In this updated edition of Substance Abuse and the Family, Michael D.Reiter examines addiction through a family systems lens which considers a range of interconnected contexts, such as biology and genetics, family relationships, and larger systems.
Chapters are organized around two sections: Assessment and Treatment. Examining how the family system organizes around substance use and abuse, the first section includes contributions on the neurobiology and genetics of addiction, as well as chapters on family diversity, issues in substance-using families, and working in a culturally sensitive way. The second half of the book explores various treatment options for individuals and families presenting with substance abuse issues, providing an overview of the major family therapy theories, and chapters on self-help groups and the process of family recovery.
The second edition has many useful additions including a revision of the family diversity chapter to consider sexual and gender minorities, brand new chapters on behavioral addictions such as sex and gambling, and a chapter on ethical implications in substance abuse work with families.
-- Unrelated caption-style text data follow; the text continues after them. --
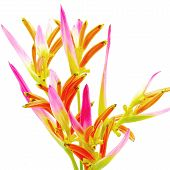 picture of sassy  - Pink Heliconia flower - JPG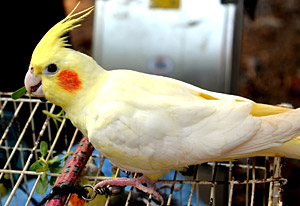pájaro mascota
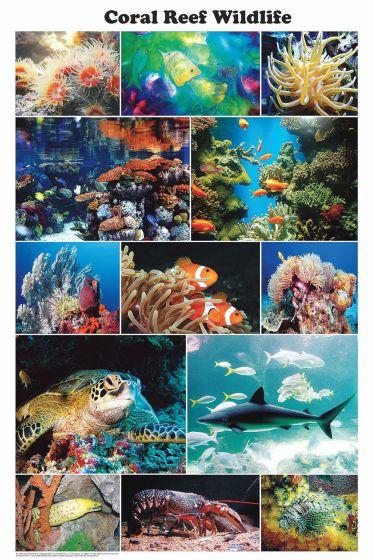 Coral Reef Wildlife (Laminated Poster)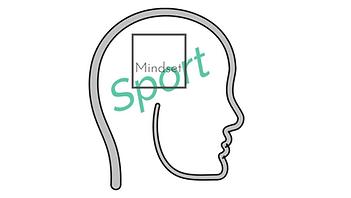 Mindset Sport Silver.png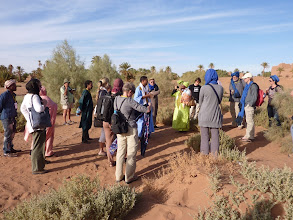 Photo: Halim explains the importance of our treeplanting project in Sisi Khalil to visitors and musicians of Taragalte festival.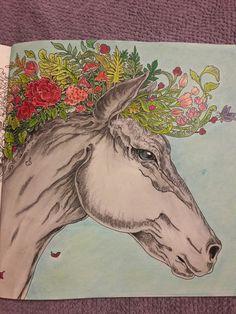 #imagimorphia#horse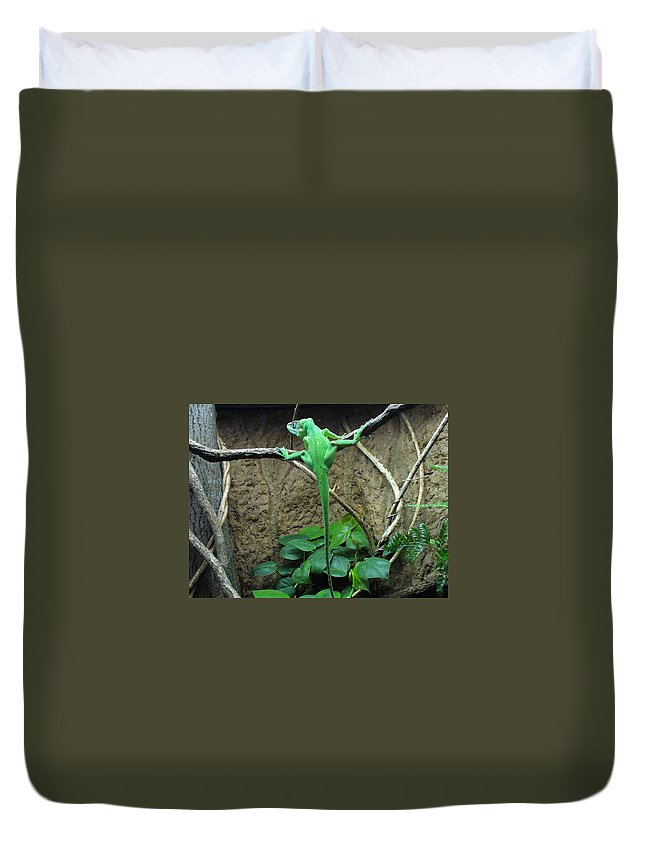 Lizards Duvet Cover featuring the photograph Afternoon Workout by Lingfai Leung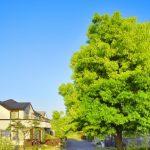 大和ハウスと住友林業を比較!注文住宅を建てるなら知っておきたい違いとは?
Additional sections include information on Multisystemic Therapy, Behavioral Couples Therapy, Motivational Interviewing, and Twelve-Step Facilitation. Each chapter now contains a case application to help demonstrate treatment strategies in practice.
Intended for undergraduate and graduate students, as well as beginning practitioners, Substance Abuse and the Family, 2nd Ed. remains one of the most penetrating and in-depth examinations on the topic available.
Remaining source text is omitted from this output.